Shatha Barbour was featured in the Phoenix Business Journal. Here’s the story…

From the Editor: Have a great startup idea? These big thinkers can help

By Greg Barr – Editor in Chief, Phoenix Business Journal
Nov 8, 2019, 6:00am EST

Most entrepreneurs can recall that “aha” moment that got them started. The thing is, many of those ideas never come to fruition simply because of the difficulty in connecting the dots to turn a thought into a thriving enterprise.

It’s good to know some big thinkers in the Valley want to help people convert their ideas into bonafide businesses.

I was speaking the other day with Shatha Barbour, who runs the Phoenix branch of Hera Hub, a California-based coworking space that specializes in supporting women-owned businesses — though many of them these days involve husband-and-wife teams. She is constantly being asked by aspiring entrepreneurs about where to look for advice.

Data extract —
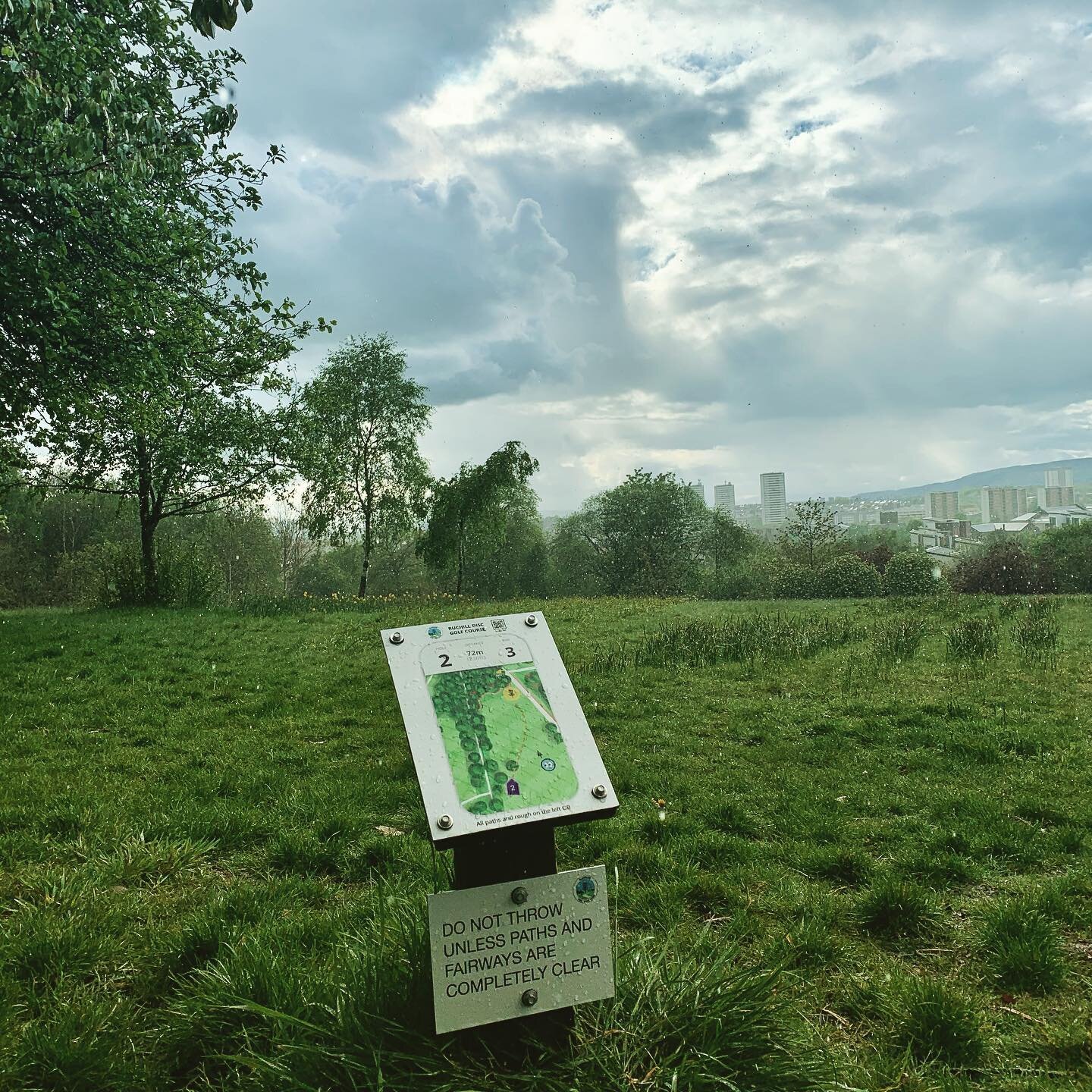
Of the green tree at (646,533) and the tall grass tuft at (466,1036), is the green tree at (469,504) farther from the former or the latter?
the tall grass tuft at (466,1036)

Problem description — Copy the stretch of the editor's column from "It’s good to" through "look for advice.", putting "shared office" in place of "coworking space".

Task output —
It’s good to know some big thinkers in the Valley want to help people convert their ideas into bonafide businesses.

I was speaking the other day with Shatha Barbour, who runs the Phoenix branch of Hera Hub, a California-based shared office that specializes in supporting women-owned businesses — though many of them these days involve husband-and-wife teams. She is constantly being asked by aspiring entrepreneurs about where to look for advice.